- **SOURCE MATERIAL**:
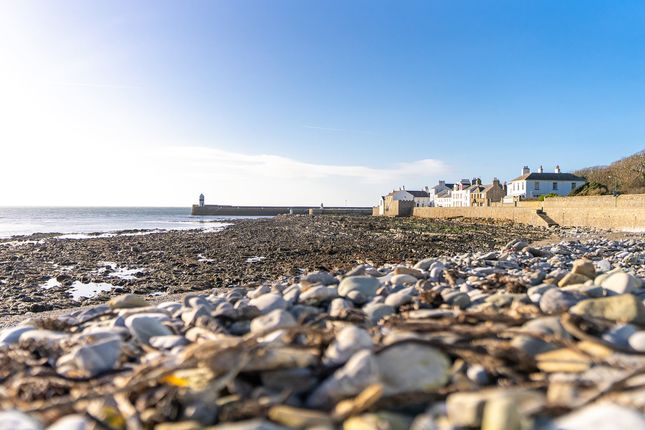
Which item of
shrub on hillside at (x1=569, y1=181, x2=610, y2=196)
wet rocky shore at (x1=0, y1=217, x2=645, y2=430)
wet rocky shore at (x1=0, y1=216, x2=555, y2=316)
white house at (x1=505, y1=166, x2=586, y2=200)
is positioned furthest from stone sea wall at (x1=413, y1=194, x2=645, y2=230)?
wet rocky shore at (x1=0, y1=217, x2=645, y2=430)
---
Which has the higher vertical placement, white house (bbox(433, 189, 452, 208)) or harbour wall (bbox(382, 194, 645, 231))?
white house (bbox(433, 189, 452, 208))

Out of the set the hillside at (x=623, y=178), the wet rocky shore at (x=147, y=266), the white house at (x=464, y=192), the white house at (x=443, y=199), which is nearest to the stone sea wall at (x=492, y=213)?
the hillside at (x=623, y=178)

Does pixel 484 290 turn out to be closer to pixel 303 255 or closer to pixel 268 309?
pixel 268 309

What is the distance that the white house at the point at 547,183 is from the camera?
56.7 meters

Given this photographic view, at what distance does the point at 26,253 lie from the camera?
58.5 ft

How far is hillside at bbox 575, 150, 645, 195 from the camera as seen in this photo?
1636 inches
--
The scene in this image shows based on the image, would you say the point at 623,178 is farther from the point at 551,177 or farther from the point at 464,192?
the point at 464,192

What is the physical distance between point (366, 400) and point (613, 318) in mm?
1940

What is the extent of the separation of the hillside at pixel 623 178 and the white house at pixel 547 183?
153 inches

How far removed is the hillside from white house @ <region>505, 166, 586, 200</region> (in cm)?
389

- **DO THIS**:
Copy out the lines from the one containing "How far is hillside" through the one containing "1636 inches", both included, reproducing each character as it appears in the items.

- **ANSWER TO THE TASK**:
How far is hillside at bbox 575, 150, 645, 195 from the camera as seen in this photo?
1636 inches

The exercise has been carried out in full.